Sara Murphy / Gastro Obscura
"The 'Aisle of Shame' is the unofficial name Aldi enthusiasts have given the discount store’s middle aisle, [..] We’re talking everything from vegan lasagna made from lentils to a churro maker and apple cinnamon latte-flavored dog biscuits". Guilty. 
Geraldine DeRuiter / Everywhereist
In Wasted Calories and Ruined Nights: A Journey Deeper into Dining Hell food critic Jay Rayner collected the worst restaurants he reviewed with the idea that spending hundreds of pounds on dinner should buy you the “sublime, not the stupid” (this one, about Le Cinq is a classic).
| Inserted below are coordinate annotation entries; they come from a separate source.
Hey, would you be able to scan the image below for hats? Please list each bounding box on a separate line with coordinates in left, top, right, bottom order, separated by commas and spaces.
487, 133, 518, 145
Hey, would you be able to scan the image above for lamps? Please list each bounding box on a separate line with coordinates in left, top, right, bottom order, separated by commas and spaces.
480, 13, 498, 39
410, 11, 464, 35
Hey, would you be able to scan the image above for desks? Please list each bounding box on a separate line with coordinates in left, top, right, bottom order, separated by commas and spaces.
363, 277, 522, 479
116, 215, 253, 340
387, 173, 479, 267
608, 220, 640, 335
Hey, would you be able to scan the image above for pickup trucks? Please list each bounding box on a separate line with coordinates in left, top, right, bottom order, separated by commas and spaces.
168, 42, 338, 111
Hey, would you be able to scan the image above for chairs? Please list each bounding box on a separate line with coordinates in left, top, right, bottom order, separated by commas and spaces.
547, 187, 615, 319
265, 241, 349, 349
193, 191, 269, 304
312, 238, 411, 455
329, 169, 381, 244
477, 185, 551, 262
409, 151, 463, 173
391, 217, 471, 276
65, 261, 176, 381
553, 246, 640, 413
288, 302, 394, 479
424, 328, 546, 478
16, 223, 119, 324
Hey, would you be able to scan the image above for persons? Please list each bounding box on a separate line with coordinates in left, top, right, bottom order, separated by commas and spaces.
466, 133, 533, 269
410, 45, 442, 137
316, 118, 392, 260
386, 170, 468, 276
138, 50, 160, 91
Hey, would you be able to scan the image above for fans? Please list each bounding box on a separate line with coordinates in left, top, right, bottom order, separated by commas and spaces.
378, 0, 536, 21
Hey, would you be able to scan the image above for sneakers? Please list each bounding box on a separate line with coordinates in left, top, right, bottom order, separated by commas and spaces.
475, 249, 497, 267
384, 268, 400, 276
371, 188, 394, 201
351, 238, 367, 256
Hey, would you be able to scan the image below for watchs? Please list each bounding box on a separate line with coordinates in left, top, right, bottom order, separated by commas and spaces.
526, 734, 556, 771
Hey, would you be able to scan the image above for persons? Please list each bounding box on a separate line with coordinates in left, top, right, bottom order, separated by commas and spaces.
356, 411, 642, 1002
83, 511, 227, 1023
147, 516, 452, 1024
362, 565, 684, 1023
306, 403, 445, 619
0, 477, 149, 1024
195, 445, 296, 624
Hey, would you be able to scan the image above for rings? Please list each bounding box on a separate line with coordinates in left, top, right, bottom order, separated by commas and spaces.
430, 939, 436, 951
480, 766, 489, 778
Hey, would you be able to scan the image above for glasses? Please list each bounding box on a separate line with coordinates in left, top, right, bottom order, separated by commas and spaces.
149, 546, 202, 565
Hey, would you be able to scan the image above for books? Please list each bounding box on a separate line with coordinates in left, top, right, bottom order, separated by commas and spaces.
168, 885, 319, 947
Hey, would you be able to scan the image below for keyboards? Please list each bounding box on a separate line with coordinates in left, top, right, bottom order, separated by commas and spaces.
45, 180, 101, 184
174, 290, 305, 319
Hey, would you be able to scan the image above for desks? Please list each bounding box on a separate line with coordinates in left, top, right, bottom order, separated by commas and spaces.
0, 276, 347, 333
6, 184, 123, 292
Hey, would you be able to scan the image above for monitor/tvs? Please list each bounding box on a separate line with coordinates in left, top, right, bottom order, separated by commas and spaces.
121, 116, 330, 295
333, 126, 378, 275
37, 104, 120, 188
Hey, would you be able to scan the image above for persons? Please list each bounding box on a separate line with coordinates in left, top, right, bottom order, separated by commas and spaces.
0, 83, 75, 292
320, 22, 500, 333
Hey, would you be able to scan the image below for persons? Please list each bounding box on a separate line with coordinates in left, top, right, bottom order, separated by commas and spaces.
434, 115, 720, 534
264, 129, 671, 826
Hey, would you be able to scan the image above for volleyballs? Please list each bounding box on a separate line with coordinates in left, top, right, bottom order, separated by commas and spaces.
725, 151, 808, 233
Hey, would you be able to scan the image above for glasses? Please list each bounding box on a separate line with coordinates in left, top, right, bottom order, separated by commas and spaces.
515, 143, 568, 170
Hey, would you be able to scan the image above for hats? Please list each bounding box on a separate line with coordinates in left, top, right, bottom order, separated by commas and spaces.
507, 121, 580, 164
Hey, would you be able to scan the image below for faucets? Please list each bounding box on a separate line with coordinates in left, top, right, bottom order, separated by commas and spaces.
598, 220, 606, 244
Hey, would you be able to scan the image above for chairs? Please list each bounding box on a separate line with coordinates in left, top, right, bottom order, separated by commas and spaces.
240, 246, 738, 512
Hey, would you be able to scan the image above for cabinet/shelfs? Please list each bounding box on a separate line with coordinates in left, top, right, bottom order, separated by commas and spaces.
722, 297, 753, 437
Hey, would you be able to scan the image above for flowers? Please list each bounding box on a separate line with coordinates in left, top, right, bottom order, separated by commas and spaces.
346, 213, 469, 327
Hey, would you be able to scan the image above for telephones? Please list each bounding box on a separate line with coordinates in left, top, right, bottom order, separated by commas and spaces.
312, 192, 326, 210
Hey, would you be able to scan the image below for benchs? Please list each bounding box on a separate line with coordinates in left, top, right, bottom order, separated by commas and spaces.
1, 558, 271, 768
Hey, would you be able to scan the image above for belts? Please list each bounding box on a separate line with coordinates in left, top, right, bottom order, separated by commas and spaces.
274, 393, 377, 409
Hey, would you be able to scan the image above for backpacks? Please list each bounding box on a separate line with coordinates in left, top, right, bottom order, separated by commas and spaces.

Many years later we have Everywhereist vs Bros.: please read it all, at least till the Chef's Kiss. 
Martin Bailey / The Art Newspaper
You really have to love Van Gogh to read this. Or love herrings, at least. Anyway, this masterpiece was born because In French, hareng saur (smoked herring) is sometimes used as a slang term for a gendarme (policeman).